I stifled the stereotypes that flooded my mind, and I mentally kicked myself for thinking those stereotypes. “He sounds nice!”

She indicated exclamation with some sort of cheerleader motion of her right hand. “Oh, you wouldn’t believe how nice! But we’re not real serious. If he wants to buy me stuff, that’s great, but I need to be my own woman now, and I don’t need any help raising my kids.”

“Kids?” I said the word too loud for decorum, especially in a library. One of the housewives, spending way too long reading the back cover of a love story she would soon check out for the fifth time, looked up and cocked her roller-covered head.

“I have two kids, but I live with my parents now, so I don’t need any help.
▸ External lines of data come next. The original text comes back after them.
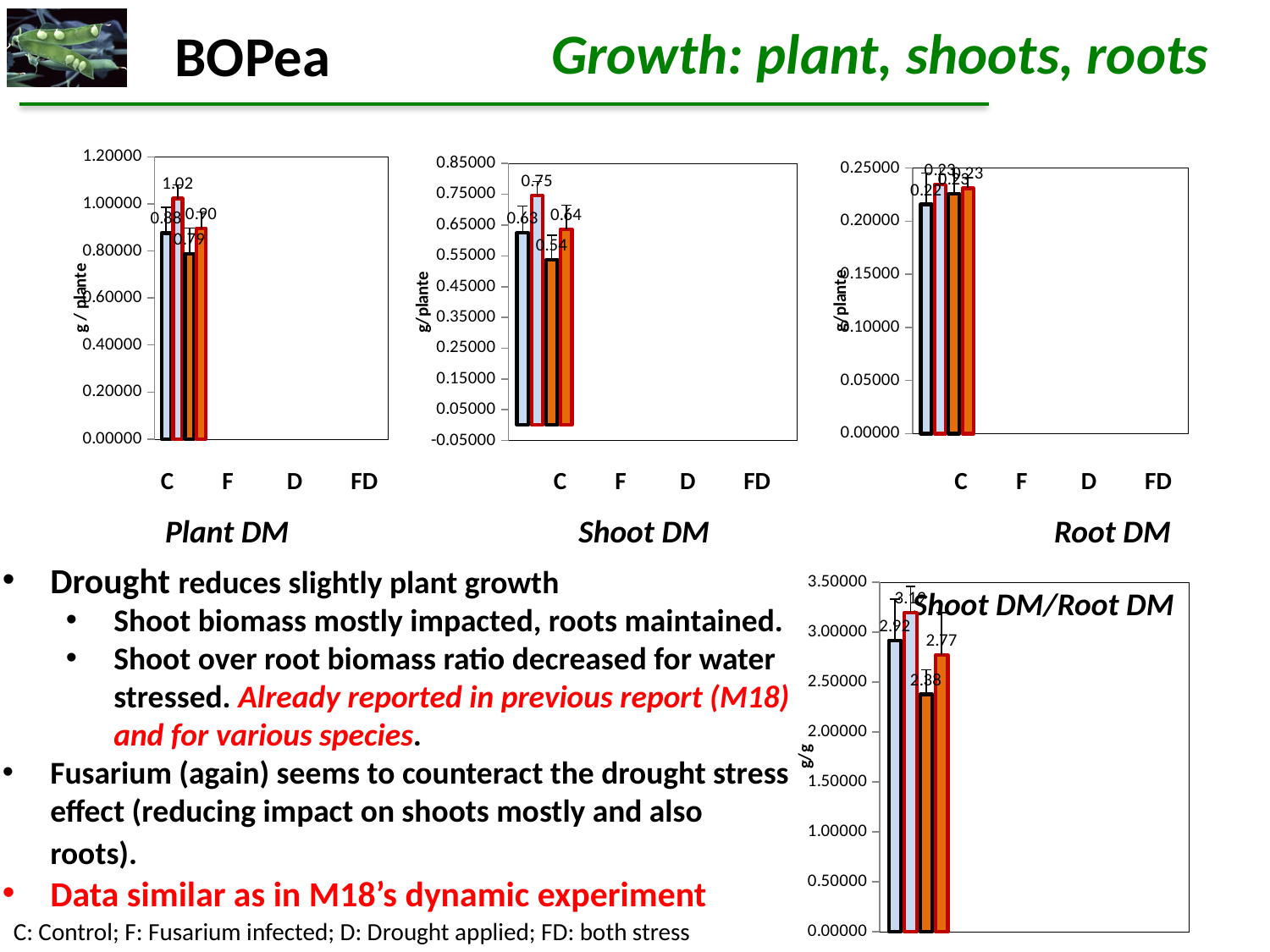
In the Plant DM chart, what is the value for F? 1.02 In the Shoot DM chart, which treatment has the highest value? F In the Shoot DM/Root DM chart, what is the value for C? 2.92 What type of chart is the Shoot DM chart? bar chart In the Plant DM chart, which is larger, the value for F or the value for D? F In the Shoot DM/Root DM chart, which treatment has the lowest value? D In the Shoot DM chart, what is the difference between the values for F and D? 0.21 In the Plant DM chart, which treatment has the lowest value? D How many bars are plotted in the Plant DM chart? 4 In the Shoot DM chart, what is the value for D? 0.54 In the Root DM chart, is the value for C greater or less than 0.20? greater In the Shoot DM/Root DM chart, what is the difference between the values for C and D? 0.54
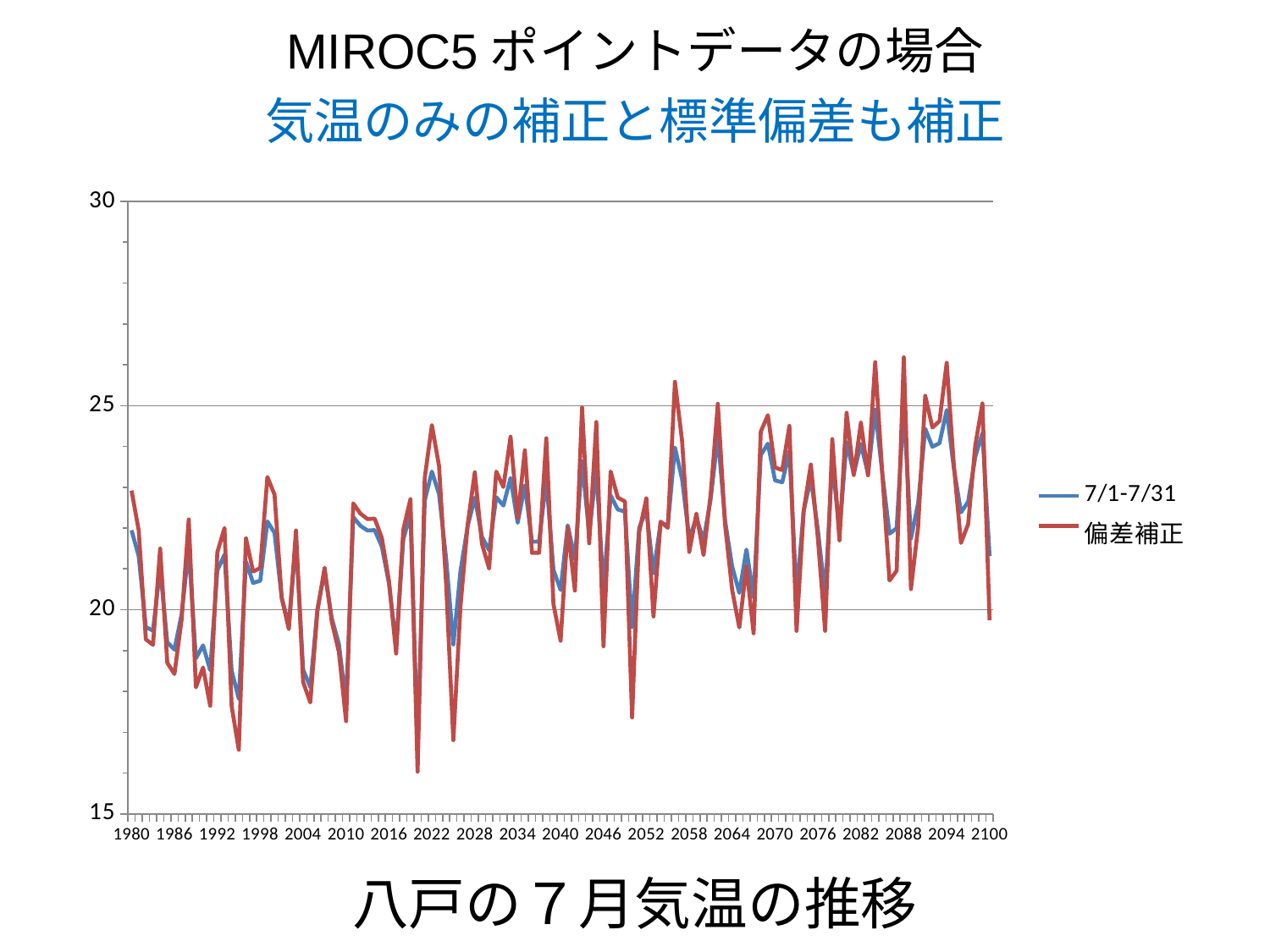
Is the value of the 7/1-7/31 series at 2100 greater or less than 20? greater What colour is the 偏差補正 line? red Is the value of the 偏差補正 series at 2100 greater or less than 20? less Is the value of the 7/1-7/31 series at 1980 greater or less than 20? greater At 2100, which series has the higher value, 7/1-7/31 or 偏差補正? 7/1-7/31 How many series does the legend list? 2 What are the two series named in the legend? 7/1-7/31 and 偏差補正 What kind of chart is shown on the slide? line chart Which series reaches the highest value anywhere on the chart? 偏差補正 Do the temperature values generally rise or fall from 1980 to 2100? rise Which series reaches the lowest value anywhere on the chart? 偏差補正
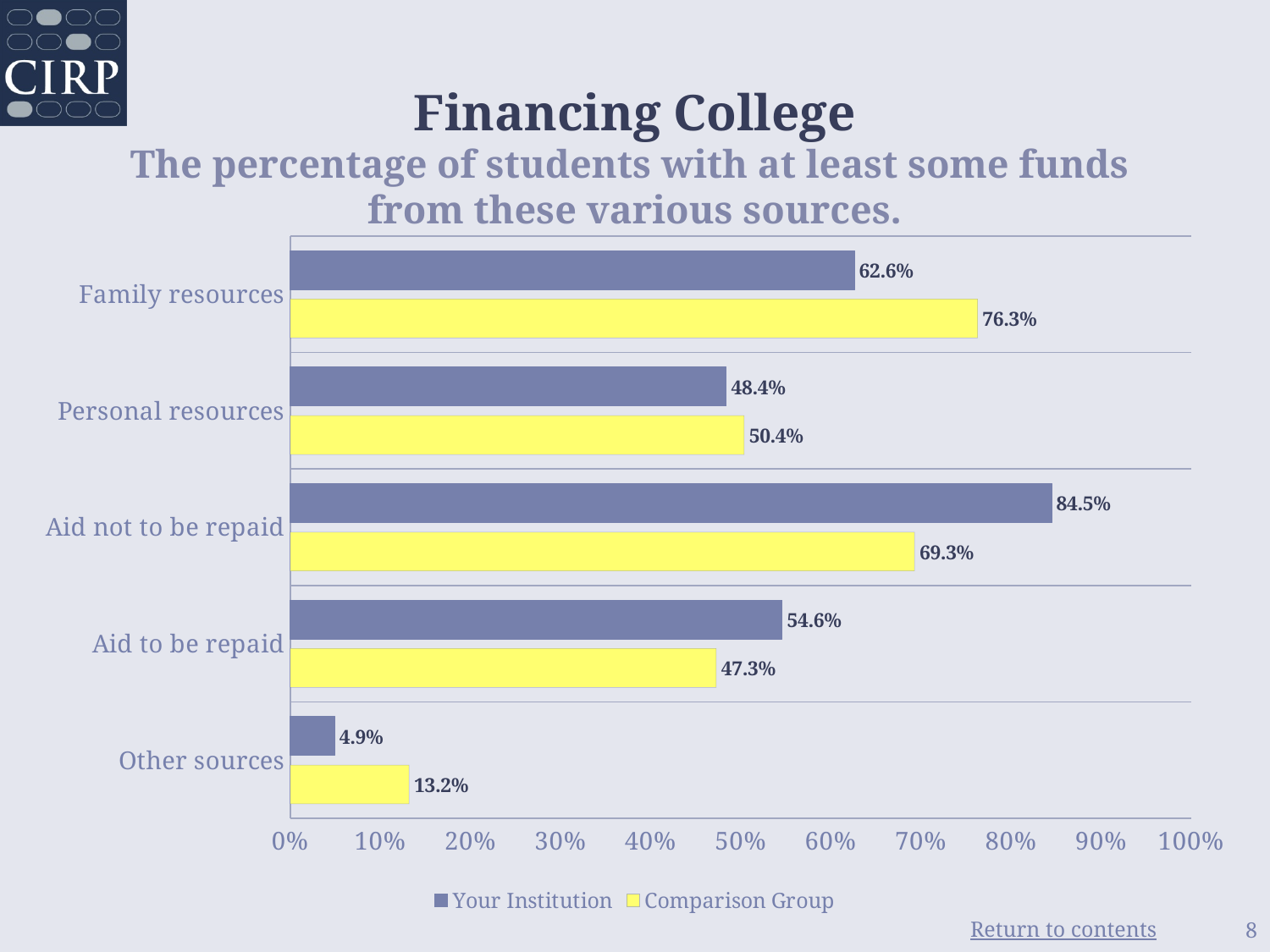
What is the value for Comparison Group for Other sources? 13.2% Which category has the lowest value for Comparison Group? Other sources How many categories are shown on the chart? 5 Which is larger for Aid to be repaid: Your Institution or Comparison Group? Your Institution What is the difference between Your Institution and Comparison Group for Aid not to be repaid? 15.2% What is the value for Your Institution for Family resources? 62.6% Which category has the highest value for Your Institution? Aid not to be repaid How many series does the legend list? 2 What is the value for Comparison Group for Aid not to be repaid? 69.3% What is the difference between Comparison Group and Your Institution for Family resources? 13.7% Is the value for Your Institution for Personal resources greater or less than 50%? less What kind of chart is shown on the slide? bar chart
I’m a independent woman! My little sisters are both pregnant, though, so we need more income while I’m in college, planning for a career with some big company, maybe Enron or K-Mart.”

While helping Ian check out his TV/paperback tie-in and noticing for the billionth time how he and Lynn Williams always appeared at the same places at the same time, I bit my tongue over a myriad of “don’t go there” thoughts. Still, after Ian left, I couldn’t help but voice one of those thoughts. “I take it the Acorn School District still uses the abstinence-only, no-discussion sex education program that’s so popular in West Texas.”

“Yeah,” said Tiffani, chewing her bubble gum and tugging at the lacy bra strap that peaked out of her red sweater’s V-neck collar. “Why fix what ain’t broke?”

“And speaking of the Dewey Decimal System,” I swiftly and breathlessly replied, before I could get myself into trouble.